| Goals |
a) Reproduce the WiFi security post from "How secure is your" to "WiFi wireless network.", substituting "library" for "Church".
b) Answer these questions from the WiFi security post:
(i) What date heads the post?
(ii) Which service does the post name as something people use their connection to watch?
(iii) What does the post say an Internet Service Provider might do in response to illicit activity on your network?

| Page excerpt |
-=-=-

Monday, June 16, 2014

How secure is your home WiFi?


Do you have WiFi at home? Do you have a mobile Hotspot? Maybe you have a small business or a Church with a WiFi wireless network. 
The next question might be a little more difficult to answer:  How secure is that WiFi? 

Most people don't give this a lot of thought.  As long as they can connect to their wireless network and access the internet in order to check email or watch Netflix, then they don't give their wireless network another thought.  But the real question is, "Should you"?

How would you like someone accessing your network, using the public IP address of your network, and doing nefarious things on the internet?  They could be viewing or downloading kiddie porn across your network, downloading illegal media, or even just sucking up your bandwidth by streaming or downloading large amounts of data thereby reducing the throughput potential of your network for your own use.  That means your favorite Netflix or YouTube video will not be able to stream properly and result in a large amount of buffering.  This kind of activity can also lead to your Internet Service Provider (ISP) reducing or blocking your service, or even to the authorities showing up at your doorstep with a warrant to arrest you and seize your computers.  While you might be able to prove that you are innocent, you will still need to pay the cost to prove the illegal activity was not you.

-=-=-

| Listed records |

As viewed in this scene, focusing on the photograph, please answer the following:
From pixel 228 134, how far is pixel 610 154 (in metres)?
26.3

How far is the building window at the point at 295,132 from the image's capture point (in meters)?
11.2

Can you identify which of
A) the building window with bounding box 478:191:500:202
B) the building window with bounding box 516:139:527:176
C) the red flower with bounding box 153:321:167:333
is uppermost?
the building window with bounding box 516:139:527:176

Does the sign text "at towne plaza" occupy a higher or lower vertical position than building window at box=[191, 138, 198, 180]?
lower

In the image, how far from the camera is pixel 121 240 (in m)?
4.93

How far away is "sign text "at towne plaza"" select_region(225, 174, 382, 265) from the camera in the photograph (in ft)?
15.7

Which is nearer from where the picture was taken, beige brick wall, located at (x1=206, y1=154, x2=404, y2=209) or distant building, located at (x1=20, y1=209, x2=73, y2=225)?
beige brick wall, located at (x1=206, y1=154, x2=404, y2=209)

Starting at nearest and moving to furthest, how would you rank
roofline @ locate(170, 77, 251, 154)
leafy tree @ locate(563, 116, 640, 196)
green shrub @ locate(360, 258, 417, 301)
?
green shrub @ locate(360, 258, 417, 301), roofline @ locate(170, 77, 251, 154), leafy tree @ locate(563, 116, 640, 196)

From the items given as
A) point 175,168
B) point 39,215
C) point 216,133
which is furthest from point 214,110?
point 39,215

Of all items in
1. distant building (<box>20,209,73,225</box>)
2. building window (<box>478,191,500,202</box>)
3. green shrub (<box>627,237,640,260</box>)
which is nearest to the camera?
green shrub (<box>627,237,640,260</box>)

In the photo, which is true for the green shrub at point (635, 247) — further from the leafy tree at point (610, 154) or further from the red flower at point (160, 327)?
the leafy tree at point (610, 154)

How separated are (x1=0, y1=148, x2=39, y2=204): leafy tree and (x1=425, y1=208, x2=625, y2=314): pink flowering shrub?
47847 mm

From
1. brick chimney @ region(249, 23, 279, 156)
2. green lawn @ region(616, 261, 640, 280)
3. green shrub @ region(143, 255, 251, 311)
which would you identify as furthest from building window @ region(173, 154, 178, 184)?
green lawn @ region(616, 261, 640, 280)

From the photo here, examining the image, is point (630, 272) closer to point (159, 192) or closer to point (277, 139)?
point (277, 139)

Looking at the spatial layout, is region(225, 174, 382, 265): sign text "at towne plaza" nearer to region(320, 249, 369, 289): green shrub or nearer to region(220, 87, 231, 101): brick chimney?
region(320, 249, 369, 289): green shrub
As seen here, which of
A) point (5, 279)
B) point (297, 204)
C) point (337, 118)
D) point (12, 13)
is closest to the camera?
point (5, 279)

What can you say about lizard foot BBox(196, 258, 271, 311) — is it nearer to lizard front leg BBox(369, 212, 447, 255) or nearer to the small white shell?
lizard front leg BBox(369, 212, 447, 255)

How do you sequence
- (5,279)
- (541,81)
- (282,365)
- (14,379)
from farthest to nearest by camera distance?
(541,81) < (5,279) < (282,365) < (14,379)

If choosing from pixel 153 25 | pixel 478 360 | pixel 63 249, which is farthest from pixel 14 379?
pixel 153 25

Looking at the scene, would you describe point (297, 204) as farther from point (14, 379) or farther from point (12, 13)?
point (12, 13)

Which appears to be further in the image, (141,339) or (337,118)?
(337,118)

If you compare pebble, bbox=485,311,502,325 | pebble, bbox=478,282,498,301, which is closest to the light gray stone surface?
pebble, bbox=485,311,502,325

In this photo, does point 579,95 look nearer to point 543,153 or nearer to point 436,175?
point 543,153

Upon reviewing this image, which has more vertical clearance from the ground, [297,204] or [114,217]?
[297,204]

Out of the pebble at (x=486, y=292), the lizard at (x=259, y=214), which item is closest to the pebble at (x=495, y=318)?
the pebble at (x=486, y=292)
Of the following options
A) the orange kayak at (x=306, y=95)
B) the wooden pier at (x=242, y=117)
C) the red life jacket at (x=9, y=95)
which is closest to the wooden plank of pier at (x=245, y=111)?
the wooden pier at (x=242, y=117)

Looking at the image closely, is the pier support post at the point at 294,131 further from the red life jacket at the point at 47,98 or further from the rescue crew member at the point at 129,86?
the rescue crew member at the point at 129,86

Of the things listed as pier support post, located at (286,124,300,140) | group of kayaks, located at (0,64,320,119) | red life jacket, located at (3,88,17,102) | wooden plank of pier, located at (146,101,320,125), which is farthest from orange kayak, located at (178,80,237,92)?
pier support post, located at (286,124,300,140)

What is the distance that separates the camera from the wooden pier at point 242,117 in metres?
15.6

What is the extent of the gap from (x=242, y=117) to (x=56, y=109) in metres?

-=-=-

| Written responses |
a)
How secure is your home WiFi?


Do you have WiFi at home? Do you have a mobile Hotspot? Maybe you have a small business or a library with a WiFi wireless network.

b)
(i) Monday, June 16, 2014.
(ii) Netflix.
(iii) Reduce or block your service.